Lewis notes, “the Present is the point at which time touches eternity” (p. 60).  Such is true, for what I do now affects eternity one way or another (2 Corinthians 5:10), and I really only have freedom and choice right now in the present moment (Hebrews 3:7 “Today if you hear his voice”; 2 Corinthians 6:2 “Behold, now is the acceptable time, behold, now is the day of salvation”).   At the present I need to mediate upon God’s word, examine myself, bear the cross, give thanks, serve others, and put first the God and His kingdom.

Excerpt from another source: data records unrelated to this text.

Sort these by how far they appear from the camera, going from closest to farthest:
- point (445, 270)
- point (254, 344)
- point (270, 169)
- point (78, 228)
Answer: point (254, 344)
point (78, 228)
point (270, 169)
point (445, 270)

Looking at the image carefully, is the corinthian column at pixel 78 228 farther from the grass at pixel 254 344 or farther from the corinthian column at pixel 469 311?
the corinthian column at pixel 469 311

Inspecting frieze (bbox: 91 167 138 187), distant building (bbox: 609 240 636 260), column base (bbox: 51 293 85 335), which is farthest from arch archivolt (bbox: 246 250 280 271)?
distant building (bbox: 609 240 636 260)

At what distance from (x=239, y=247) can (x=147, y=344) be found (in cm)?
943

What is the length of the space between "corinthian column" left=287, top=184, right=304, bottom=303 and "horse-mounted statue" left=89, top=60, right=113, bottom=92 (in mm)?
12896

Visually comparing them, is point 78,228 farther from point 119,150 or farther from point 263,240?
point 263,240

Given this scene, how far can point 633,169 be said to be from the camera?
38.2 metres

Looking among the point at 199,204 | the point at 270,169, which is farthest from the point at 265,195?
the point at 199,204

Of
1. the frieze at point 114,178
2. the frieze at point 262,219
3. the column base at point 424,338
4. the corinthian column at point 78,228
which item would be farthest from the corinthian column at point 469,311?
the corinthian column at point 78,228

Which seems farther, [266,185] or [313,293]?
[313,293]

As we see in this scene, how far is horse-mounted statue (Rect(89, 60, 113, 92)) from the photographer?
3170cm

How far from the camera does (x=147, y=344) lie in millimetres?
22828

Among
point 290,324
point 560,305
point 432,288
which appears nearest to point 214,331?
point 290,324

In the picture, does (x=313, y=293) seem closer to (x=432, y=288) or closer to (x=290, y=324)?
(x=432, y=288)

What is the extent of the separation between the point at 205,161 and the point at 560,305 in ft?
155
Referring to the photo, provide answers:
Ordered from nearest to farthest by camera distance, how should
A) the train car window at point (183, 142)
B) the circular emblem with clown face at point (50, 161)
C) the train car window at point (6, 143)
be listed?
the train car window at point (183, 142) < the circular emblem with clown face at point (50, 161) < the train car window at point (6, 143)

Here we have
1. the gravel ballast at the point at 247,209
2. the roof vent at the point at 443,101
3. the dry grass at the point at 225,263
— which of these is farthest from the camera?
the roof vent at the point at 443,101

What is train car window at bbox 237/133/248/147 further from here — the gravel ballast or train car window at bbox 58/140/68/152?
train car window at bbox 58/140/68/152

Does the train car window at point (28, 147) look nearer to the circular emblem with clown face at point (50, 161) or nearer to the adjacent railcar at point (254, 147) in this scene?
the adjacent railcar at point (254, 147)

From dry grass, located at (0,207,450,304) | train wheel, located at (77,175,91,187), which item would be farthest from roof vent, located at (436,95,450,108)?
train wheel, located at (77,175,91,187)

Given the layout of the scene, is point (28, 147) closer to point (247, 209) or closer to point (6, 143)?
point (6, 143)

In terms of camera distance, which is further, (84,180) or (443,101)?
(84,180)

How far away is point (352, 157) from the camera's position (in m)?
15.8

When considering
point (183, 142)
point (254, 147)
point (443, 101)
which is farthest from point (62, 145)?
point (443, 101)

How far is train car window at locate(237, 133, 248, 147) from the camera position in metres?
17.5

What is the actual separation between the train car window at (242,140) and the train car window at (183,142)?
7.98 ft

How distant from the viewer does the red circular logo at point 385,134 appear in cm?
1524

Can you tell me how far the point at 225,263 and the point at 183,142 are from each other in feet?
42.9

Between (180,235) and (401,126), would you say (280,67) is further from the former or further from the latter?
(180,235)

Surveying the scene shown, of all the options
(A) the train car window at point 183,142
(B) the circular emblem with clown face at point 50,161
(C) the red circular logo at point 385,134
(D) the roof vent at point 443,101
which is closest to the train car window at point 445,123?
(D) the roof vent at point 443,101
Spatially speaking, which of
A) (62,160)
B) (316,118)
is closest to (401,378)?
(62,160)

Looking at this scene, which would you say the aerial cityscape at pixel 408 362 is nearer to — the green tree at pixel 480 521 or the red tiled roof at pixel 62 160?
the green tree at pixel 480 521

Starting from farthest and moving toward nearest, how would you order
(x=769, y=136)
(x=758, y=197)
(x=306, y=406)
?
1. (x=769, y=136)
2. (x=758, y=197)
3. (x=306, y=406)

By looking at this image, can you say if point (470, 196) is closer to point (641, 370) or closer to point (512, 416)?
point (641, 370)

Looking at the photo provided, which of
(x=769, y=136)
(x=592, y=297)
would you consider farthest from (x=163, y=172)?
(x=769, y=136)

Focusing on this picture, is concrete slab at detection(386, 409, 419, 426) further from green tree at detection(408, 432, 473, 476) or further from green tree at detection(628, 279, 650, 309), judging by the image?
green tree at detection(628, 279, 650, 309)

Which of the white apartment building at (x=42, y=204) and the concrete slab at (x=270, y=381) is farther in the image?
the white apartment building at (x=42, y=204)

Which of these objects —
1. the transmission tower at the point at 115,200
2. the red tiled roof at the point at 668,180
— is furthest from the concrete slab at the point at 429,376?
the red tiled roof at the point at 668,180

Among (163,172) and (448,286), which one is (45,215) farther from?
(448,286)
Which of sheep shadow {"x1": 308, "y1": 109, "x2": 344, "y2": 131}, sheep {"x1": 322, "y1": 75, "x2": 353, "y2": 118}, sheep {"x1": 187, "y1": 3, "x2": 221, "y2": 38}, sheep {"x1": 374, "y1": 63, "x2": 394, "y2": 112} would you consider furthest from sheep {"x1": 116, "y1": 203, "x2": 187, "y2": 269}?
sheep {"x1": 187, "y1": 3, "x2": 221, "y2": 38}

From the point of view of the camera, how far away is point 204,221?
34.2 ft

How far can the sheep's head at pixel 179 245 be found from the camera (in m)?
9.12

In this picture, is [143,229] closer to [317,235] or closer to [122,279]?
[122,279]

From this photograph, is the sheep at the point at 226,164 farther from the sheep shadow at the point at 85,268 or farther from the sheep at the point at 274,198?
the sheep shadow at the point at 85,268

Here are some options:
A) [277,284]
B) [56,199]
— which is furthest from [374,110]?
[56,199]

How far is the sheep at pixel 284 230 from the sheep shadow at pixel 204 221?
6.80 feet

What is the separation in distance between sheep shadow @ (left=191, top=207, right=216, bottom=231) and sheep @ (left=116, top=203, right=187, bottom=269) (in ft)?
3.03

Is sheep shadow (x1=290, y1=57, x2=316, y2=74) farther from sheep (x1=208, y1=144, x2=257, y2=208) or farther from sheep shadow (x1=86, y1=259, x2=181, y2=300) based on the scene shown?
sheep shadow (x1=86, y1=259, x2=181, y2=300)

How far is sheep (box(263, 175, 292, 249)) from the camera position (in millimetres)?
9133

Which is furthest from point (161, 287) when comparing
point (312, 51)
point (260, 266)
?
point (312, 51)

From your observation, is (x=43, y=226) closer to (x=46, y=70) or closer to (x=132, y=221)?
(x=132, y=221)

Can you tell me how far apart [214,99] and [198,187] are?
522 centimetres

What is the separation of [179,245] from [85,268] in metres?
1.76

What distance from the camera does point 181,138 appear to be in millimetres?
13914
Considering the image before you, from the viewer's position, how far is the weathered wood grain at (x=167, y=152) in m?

Wormwood writes, “Our business is to get them away from the eternal, and from the Present.  With this in view, we sometimes tempt a human to live in the Past.  It is far better to make them live in the Future.  Hence nearly all vices are rooted in the future.  Gratitude looks to the past, fear, greed, lust, and ambition look ahead.  Do not think lust an exception. When the present pleasure arrives, the sin (which alone interests us) is already over…We want a man hag-ridden by the Future…We want a whole race perpetually in pursuit of the rainbow’s end, never honest, never kind, nor happy now” (p. 62).  We need to be careful that we do not think that our time here is unlimited and that there will always been enough time to “get around to” what really needs to be done.  The devil often tempts us to neglect important opportunities by convincing us there it can always be done tomorrow.  Instead of chasing after the future, why not rather just work hard and live right today, and the future that arrives will be the right future for such a person.  There is a definite spiritual danger in placing all our plans and dreams in an uncertain earthly future (James 4:13ff).

 

The temptation of trusting in feelings

 

Even though Lewis wrote this book at the beginning of the Second World War, what he says about the devil’s temptations and marriage could have been written yesterday.  “We have done this through poets and novelists by persuading the humans that a curious, and usually short-lived experience which they call ‘being in love’ is the only respectable grounds for marriage; that marriage can, and ought to, render this excitement permanent; and that a marriage which does not do so is no longer binding”(p. 72).  Our modern society is very into “feelings” to such a point that very important moral and eternal choices are being made on the basis of how people feel at the moment (Proverbs 16:25; Hebrews 12:16; Philippians 3:19 “whose god is their appetite”).  There are a number of people who also assume that if they are presently feeling good or presently happy then there is no need to change.  Yet present happiness is not evidence that one is right with God, “Woe to you who laugh now, for you shall mourn and weep” (Luke 6:25).  In addition, the devil has convinced many people that love is primarily and solely an emotion, yet God notes that love is much deeper (1 Corinthians 13:4-8).

 

The temptation of having my own truth

 

“The whole philosophy of Hell rests on recognition of the axiom that one thing is not another thing, and, specially, that one self is not another self.  My good is my good and your good is yours” (p. 73).  This is demonstrated when people today will say, “What is truth for you may not be truth for me”.  Yet such a statement completely ignores the fact that what I do or do not do affects someone else (Ephesians 5:28; Proverbs 10:1).   The great commandment includes loving one’s neighbor as oneself(Matthew 22:39), but this commandment is completely ignored and violated when people want to argue that what is “good” for you is not “good” for me, and what is “true” for you is not “true” for me.  How can I really seek what is good for my neighbor if there is no consistent standard of “good”?  (Romans 13:8-10).  The command to do no “wrong” to a neighbor demands that both my neighbor and I am under the same standard of right and wrong. The truth of the matter is that people who want to have their own private “good” end up hurting others in the process when they exercise that supposed good.